[Task details]
Rewrite all of the records, changing each "elevation" to "height" and leaving every other word as it is.
** start Supplied information **
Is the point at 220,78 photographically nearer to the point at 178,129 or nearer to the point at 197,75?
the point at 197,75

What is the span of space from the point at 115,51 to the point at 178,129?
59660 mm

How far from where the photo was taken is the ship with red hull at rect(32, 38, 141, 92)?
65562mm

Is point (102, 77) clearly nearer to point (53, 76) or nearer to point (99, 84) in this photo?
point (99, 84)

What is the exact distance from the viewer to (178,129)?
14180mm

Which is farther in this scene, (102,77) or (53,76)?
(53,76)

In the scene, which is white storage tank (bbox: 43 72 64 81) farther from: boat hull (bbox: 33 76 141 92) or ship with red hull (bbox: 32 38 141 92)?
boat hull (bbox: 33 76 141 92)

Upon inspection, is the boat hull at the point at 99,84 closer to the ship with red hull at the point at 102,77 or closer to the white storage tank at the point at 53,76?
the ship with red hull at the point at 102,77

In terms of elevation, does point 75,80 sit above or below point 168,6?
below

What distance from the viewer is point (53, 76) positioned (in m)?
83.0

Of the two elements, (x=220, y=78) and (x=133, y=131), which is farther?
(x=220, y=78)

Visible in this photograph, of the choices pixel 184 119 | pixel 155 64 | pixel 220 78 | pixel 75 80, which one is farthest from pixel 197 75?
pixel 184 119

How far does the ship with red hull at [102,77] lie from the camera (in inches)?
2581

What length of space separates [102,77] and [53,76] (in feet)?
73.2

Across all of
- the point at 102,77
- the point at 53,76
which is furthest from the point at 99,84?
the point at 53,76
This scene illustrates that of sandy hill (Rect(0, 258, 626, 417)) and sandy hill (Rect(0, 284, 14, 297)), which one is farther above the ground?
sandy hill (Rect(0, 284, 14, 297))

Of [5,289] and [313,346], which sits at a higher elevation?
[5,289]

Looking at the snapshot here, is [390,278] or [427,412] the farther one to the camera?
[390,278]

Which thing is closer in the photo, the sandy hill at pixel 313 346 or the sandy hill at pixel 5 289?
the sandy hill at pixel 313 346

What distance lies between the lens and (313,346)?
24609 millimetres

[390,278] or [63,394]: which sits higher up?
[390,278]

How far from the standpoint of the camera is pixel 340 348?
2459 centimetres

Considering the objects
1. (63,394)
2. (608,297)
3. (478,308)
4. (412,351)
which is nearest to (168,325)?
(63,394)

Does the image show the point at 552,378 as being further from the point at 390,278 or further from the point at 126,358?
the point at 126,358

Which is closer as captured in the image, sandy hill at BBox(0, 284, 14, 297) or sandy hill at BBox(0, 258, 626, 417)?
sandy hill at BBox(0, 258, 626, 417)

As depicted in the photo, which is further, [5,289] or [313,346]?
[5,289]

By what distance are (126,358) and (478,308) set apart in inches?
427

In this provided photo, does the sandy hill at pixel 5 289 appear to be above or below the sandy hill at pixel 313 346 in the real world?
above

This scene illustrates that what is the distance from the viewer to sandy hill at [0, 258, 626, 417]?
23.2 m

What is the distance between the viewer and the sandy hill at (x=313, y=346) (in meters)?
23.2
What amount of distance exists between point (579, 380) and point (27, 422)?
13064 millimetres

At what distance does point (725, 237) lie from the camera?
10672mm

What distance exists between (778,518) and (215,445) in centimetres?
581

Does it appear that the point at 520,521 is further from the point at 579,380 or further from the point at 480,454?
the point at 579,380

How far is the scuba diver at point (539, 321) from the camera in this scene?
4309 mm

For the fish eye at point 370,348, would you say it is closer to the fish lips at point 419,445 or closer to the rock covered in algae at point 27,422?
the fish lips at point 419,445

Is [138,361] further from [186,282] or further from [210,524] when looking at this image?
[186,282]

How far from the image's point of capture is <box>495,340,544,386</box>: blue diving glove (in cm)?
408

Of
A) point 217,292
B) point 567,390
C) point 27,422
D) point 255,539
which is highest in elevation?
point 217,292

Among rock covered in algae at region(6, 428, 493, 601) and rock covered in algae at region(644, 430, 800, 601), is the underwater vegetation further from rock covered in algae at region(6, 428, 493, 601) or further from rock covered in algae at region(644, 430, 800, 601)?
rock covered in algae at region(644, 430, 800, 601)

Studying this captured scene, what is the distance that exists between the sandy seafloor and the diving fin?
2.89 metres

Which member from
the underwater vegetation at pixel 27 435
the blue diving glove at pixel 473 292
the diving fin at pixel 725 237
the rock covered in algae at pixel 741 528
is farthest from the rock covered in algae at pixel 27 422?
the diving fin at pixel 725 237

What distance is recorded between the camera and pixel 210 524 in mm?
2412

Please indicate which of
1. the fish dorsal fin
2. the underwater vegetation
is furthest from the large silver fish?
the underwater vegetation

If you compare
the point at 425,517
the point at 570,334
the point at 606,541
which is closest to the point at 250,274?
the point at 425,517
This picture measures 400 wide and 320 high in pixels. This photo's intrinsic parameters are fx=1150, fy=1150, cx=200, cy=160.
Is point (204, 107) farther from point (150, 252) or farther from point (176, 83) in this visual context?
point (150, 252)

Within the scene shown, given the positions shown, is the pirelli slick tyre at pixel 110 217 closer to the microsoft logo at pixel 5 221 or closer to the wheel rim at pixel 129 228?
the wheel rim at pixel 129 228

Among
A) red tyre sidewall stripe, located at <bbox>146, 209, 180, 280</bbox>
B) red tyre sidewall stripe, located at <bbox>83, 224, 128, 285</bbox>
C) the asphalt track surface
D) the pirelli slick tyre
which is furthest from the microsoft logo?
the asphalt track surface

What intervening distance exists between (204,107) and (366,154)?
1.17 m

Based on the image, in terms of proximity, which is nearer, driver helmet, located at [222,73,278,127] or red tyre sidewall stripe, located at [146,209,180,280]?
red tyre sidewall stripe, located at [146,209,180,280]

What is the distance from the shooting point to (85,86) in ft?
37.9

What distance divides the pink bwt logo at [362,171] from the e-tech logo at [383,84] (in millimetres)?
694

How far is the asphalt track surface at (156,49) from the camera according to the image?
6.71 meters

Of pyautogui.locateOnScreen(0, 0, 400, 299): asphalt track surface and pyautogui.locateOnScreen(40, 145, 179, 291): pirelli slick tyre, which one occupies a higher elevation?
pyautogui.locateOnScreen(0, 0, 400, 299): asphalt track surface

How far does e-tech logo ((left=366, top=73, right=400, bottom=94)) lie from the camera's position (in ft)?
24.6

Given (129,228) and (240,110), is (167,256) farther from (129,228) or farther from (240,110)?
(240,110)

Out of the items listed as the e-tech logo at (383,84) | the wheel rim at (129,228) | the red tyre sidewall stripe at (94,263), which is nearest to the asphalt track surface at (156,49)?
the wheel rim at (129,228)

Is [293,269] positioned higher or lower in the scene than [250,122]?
** end Supplied information **
[Right answer]
Is the point at 220,78 photographically nearer to the point at 178,129 or nearer to the point at 197,75?
the point at 197,75

What is the span of space from the point at 115,51 to the point at 178,129?
59660 mm

How far from where the photo was taken is the ship with red hull at rect(32, 38, 141, 92)?
65562mm

Is point (102, 77) clearly nearer to point (53, 76) or nearer to point (99, 84) in this photo?
point (99, 84)

What is the exact distance from the viewer to (178,129)?
14180mm

Which is farther in this scene, (102,77) or (53,76)?
(53,76)

In the scene, which is white storage tank (bbox: 43 72 64 81) farther from: boat hull (bbox: 33 76 141 92) or ship with red hull (bbox: 32 38 141 92)?
boat hull (bbox: 33 76 141 92)

Upon inspection, is the boat hull at the point at 99,84 closer to the ship with red hull at the point at 102,77 or closer to the white storage tank at the point at 53,76?
the ship with red hull at the point at 102,77

In terms of height, does point 75,80 sit above or below point 168,6?
below

What distance from the viewer is point (53, 76) positioned (in m)?
83.0

Of the two elements, (x=220, y=78) and (x=133, y=131), which is farther?
(x=220, y=78)

Visible in this photograph, of the choices pixel 184 119 | pixel 155 64 | pixel 220 78 | pixel 75 80, which one is farthest from pixel 197 75?
pixel 184 119

How far does the ship with red hull at [102,77] lie from the camera (in inches)?
2581

What length of space separates [102,77] and [53,76] (in feet)?
73.2

Across all of
- the point at 102,77
- the point at 53,76
which is furthest from the point at 99,84?
the point at 53,76
This scene illustrates that of sandy hill (Rect(0, 258, 626, 417)) and sandy hill (Rect(0, 284, 14, 297)), which one is farther above the ground?
sandy hill (Rect(0, 284, 14, 297))

Of [5,289] and [313,346], which sits at a higher height?
[5,289]

Looking at the snapshot here, is [390,278] or [427,412] the farther one to the camera?
[390,278]

Which thing is closer in the photo, the sandy hill at pixel 313 346 or the sandy hill at pixel 5 289?
the sandy hill at pixel 313 346

What distance lies between the lens and (313,346)?
24609 millimetres

[390,278] or [63,394]: which sits higher up?
[390,278]

How far from the standpoint of the camera is pixel 340 348?
2459 centimetres

Considering the objects
1. (63,394)
2. (608,297)
3. (478,308)
4. (412,351)
which is nearest to (168,325)?
(63,394)

Does the image show the point at 552,378 as being further from the point at 390,278 or further from the point at 126,358?
the point at 126,358

Which is closer as captured in the image, sandy hill at BBox(0, 284, 14, 297) or sandy hill at BBox(0, 258, 626, 417)?
sandy hill at BBox(0, 258, 626, 417)

As depicted in the photo, which is further, [5,289] or [313,346]?
[5,289]

By what distance are (126,358) and (478,308) set apart in inches?
427

In this provided photo, does the sandy hill at pixel 5 289 appear to be above or below the sandy hill at pixel 313 346 in the real world?
above

This scene illustrates that what is the distance from the viewer to sandy hill at [0, 258, 626, 417]?
23.2 m

What is the distance between the viewer and the sandy hill at (x=313, y=346) (in meters)?
23.2
What amount of distance exists between point (579, 380) and point (27, 422)?
13064 millimetres

At what distance does point (725, 237) lie from the camera?
10672mm

What distance exists between (778,518) and (215,445) in centimetres?
581

Does it appear that the point at 520,521 is further from the point at 579,380 or further from the point at 480,454?
the point at 579,380

How far is the scuba diver at point (539, 321) from the camera in this scene?
4309 mm

For the fish eye at point 370,348, would you say it is closer to the fish lips at point 419,445 or closer to the rock covered in algae at point 27,422?
the fish lips at point 419,445

Is [138,361] further from [186,282] or further from [210,524] when looking at this image?
[186,282]

How far from the image's point of capture is <box>495,340,544,386</box>: blue diving glove (in cm)?
408

Of
A) point 217,292
B) point 567,390
C) point 27,422
D) point 255,539
which is highest in height?
point 217,292

Among rock covered in algae at region(6, 428, 493, 601) and rock covered in algae at region(644, 430, 800, 601), is the underwater vegetation further from rock covered in algae at region(6, 428, 493, 601) or further from rock covered in algae at region(644, 430, 800, 601)?
rock covered in algae at region(644, 430, 800, 601)

Studying this captured scene, what is the distance that exists between the sandy seafloor and the diving fin?
2.89 metres

Which member from
the underwater vegetation at pixel 27 435
the blue diving glove at pixel 473 292
the diving fin at pixel 725 237
the rock covered in algae at pixel 741 528
is farthest from the rock covered in algae at pixel 27 422?
the diving fin at pixel 725 237

What distance is recorded between the camera and pixel 210 524 in mm?
2412

Please indicate which of
1. the fish dorsal fin
2. the underwater vegetation
is furthest from the large silver fish?
the underwater vegetation

If you compare
the point at 425,517
the point at 570,334
the point at 606,541
which is closest to the point at 250,274?
the point at 425,517
This picture measures 400 wide and 320 high in pixels. This photo's intrinsic parameters are fx=1150, fy=1150, cx=200, cy=160.
Is point (204, 107) farther from point (150, 252) or farther from point (176, 83) in this visual context?
point (150, 252)

Within the scene shown, given the positions shown, is the pirelli slick tyre at pixel 110 217 closer to the microsoft logo at pixel 5 221 or closer to the wheel rim at pixel 129 228?
the wheel rim at pixel 129 228

Among
A) red tyre sidewall stripe, located at <bbox>146, 209, 180, 280</bbox>
B) red tyre sidewall stripe, located at <bbox>83, 224, 128, 285</bbox>
C) the asphalt track surface
D) the pirelli slick tyre
which is furthest from the microsoft logo?
the asphalt track surface

What intervening distance exists between (204,107) and (366,154)?
1.17 m

Based on the image, in terms of proximity, which is nearer, driver helmet, located at [222,73,278,127] or red tyre sidewall stripe, located at [146,209,180,280]?
red tyre sidewall stripe, located at [146,209,180,280]

What is the distance from the shooting point to (85,86) in ft?
37.9

What distance divides the pink bwt logo at [362,171] from the e-tech logo at [383,84] (in millimetres)?
694

How far is the asphalt track surface at (156,49) from the camera according to the image?
6.71 meters

Of pyautogui.locateOnScreen(0, 0, 400, 299): asphalt track surface and pyautogui.locateOnScreen(40, 145, 179, 291): pirelli slick tyre, which one occupies a higher height?
pyautogui.locateOnScreen(0, 0, 400, 299): asphalt track surface

How far does e-tech logo ((left=366, top=73, right=400, bottom=94)) lie from the camera's position (in ft)?
24.6

Given (129,228) and (240,110), is (167,256) farther from (129,228) or farther from (240,110)?
(240,110)

Out of the items listed as the e-tech logo at (383,84) | the wheel rim at (129,228) | the red tyre sidewall stripe at (94,263), which is nearest to the asphalt track surface at (156,49)?
the wheel rim at (129,228)

Is [293,269] positioned higher or lower in the scene than [250,122]?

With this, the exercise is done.